#### Work to be completed
Look in the data below for the line that contains "Given the picture, is". Copy that line and the remaining lines exactly.

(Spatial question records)
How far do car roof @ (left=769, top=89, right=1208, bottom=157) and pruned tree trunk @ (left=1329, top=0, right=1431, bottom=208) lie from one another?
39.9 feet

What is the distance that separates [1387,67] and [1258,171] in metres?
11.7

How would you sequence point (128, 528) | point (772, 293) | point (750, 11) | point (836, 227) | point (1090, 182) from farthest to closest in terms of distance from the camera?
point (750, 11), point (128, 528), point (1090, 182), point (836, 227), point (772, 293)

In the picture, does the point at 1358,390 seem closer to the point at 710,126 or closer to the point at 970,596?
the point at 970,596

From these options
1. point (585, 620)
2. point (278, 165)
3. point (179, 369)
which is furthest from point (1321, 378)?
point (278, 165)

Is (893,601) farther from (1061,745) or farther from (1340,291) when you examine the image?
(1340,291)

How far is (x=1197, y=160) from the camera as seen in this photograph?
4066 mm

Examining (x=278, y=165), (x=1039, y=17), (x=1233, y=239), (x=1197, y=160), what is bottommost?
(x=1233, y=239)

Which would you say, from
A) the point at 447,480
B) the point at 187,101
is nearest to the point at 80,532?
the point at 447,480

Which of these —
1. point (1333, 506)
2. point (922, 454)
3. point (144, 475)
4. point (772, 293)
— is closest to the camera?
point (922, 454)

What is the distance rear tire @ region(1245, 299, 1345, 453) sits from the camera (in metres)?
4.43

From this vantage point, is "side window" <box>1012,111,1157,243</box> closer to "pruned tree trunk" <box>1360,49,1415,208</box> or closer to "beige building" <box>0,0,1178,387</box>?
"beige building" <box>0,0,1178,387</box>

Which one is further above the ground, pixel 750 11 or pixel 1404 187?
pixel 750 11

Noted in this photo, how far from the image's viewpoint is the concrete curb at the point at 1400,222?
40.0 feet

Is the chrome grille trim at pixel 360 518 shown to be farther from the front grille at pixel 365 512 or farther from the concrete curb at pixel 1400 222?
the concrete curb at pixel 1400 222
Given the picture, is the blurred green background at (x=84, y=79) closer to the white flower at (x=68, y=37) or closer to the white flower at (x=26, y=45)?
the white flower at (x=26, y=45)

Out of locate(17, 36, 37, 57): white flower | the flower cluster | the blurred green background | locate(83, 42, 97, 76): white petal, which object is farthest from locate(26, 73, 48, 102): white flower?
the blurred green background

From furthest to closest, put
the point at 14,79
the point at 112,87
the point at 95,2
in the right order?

#### Exercise answer
Given the picture, is the blurred green background at (x=84, y=79) closer to the white flower at (x=68, y=37) or closer to the white flower at (x=26, y=45)?
the white flower at (x=26, y=45)

Out of locate(17, 36, 37, 57): white flower | the flower cluster | the blurred green background | locate(83, 42, 97, 76): white petal, which object is farthest from locate(26, 73, 48, 102): white flower?
the blurred green background

From furthest to closest, put
the point at 14,79
the point at 112,87
the point at 95,2
in the right order?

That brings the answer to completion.